→ WORK TO COMPLETE:
A - Answer these from the model-convergence thread, one line each, marked (i), (ii), (iii):
(i) How many chains does the thread say are mixing at all?
(ii) What prior is given for gamma among the narrower priors?
(iii) With how many warmup iterations and total iterations did the model come close to convergence?
B - In one to three sentences, explain why the model-convergence thread recommends simulating the data.
C - Carry on the model-convergence thread from its final line.

I’ll get started on reading your references and also will update you on the simulation–meanwhile, do you have any other ideas?

Sure if you set up your data around the positive discrimination assumption then the estimates should be reasonable.

I agree with syclik that the issue could well be mu_beta given that it looks like there are sampler pathologies. Hierarchical parameters can cause these issues. Only one of the chains is mixing at all, the others are stuck at fixed values. Also, the one chain that is moving shows very high autocorrelation and may not be stationary.

The advice I’ve always been given is to start small and build up. Also, you could simulate the data and that would tell you whether it’s a model issue or a data issue.

So try either 1) simulating the data or 2) using a simpler 1 PL model, drop the discrimination term and use a fixed mean for beta, say 0. Also, you could 3) try a negative binomial model in case the addition of a shape parameter helps with fitting over-dispersed outcomes.

Those would be my next steps, although I am not 100% sure what is the problem.

Thanks all. Meanwhile, I ran some simulations. When I simulate data with the same number of observations (and the same missingness pattern) as my data, the model does not converge. However, using narrower priors, the model comes close to convergence at 500 warmup, 1000 iterations. The narrower priors I used are:

beta ~ normal(mu_beta, 5);
gamma ~ normal(1, 1);
mu_beta ~ normal(0, .5);

so, especially the prior for mu_beta got narrowed way down. With 500 warmup and 1000 iterations,this model also gives much better results on my actual data set. Rhats by parameter group:

tapply(summ_interest$Rhat, summ_interest$parameter, summary)

Min. 1st Qu. Median Mean 3rd Qu. Max.
1.004 1.018 1.041 1.035 1.046 1.066

Min. 1st Qu. Median Mean 3rd Qu. Max.

→ LISTED RECORDS:
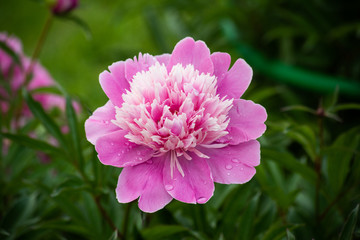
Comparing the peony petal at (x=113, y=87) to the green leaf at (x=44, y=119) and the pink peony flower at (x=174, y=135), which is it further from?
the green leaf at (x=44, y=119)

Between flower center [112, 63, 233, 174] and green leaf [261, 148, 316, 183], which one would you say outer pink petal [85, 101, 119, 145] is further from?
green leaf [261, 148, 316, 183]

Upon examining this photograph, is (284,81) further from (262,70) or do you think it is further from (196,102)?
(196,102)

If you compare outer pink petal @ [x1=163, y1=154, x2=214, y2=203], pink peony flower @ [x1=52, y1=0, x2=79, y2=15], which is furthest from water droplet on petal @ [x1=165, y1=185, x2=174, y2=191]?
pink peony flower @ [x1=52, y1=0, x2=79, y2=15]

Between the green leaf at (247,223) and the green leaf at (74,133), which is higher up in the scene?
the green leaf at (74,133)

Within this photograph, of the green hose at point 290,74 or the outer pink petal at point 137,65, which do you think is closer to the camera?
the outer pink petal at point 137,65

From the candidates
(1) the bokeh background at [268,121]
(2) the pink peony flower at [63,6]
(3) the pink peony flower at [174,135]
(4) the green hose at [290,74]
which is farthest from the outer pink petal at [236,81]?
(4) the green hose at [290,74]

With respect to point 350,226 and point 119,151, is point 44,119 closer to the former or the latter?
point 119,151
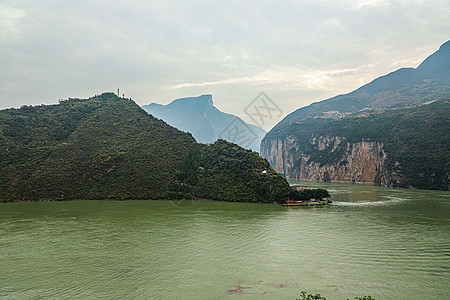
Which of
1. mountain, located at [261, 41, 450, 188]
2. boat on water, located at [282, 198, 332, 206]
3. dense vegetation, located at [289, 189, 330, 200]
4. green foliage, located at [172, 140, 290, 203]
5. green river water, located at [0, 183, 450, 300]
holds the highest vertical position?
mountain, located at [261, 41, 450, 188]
---
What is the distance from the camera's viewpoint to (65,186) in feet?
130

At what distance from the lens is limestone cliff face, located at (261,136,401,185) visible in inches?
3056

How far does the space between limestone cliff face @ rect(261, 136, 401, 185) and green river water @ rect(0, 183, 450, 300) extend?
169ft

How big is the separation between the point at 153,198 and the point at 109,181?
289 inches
--
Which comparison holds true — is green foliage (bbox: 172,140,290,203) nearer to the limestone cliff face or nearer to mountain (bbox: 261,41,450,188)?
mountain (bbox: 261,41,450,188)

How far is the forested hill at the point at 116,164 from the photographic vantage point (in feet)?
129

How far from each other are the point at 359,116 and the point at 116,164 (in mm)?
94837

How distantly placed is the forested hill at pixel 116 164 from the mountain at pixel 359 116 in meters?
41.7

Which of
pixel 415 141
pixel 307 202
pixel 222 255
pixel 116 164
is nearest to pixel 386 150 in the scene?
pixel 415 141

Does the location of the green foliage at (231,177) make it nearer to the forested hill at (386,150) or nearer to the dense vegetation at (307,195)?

→ RESULTS BY TASK:
A -
(i) One.
(ii) normal(1, 1).
(iii) 500 warmup and 1000 iterations.

B - Simulating the data would show whether the problem is a model issue or a data issue.

C -
1.001 1.006 1.017 1.021 1.037 1.051

Min. 1st Qu. Median Mean 3rd Qu. Max.
1.000 1.003 1.006 1.009 1.013 1.033

Min. 1st Qu. Median Mean 3rd Qu. Max.
1.006 1.006 1.006 1.006 1.006 1.006

And effective sample sizes:

tapply(summ_interest$n_eff, summ_interest$parameter, summary)

Min. 1st Qu. Median Mean 3rd Qu. Max.
53.30 54.62 58.92 119.50 199.30 326.90

Min. 1st Qu. Median Mean 3rd Qu. Max.
53.78 93.82 227.30 223.60 295.30 504.30

Min. 1st Qu. Median Mean 3rd Qu. Max.
110.0 322.0 483.4 465.2 560.8 933.0

Min. 1st Qu. Median Mean 3rd Qu. Max.
717.3 717.3 717.3 717.3 717.3 717.3


Would you agree that this looks good enough to start moving on to more complex models, like one where global latent opinion follows a random walk, or one with country “fixed effects” as well as a global yearly mean?

Sure I think the sampling looks fine. The one issue is that beta[3] looks like it is sampling near a hard boundary in the parameter space at 0. Your betas aren’t constrained around zero so that could be evidence of your model sampling against some other constraint, such as the constraint on gamma. So you might want to re-run without that constraint and see if beta samples better. But in general I don’t think IRT models will tend to have high n_eff because they are estimating latent parameters and there isn’t a whole lot of information about them.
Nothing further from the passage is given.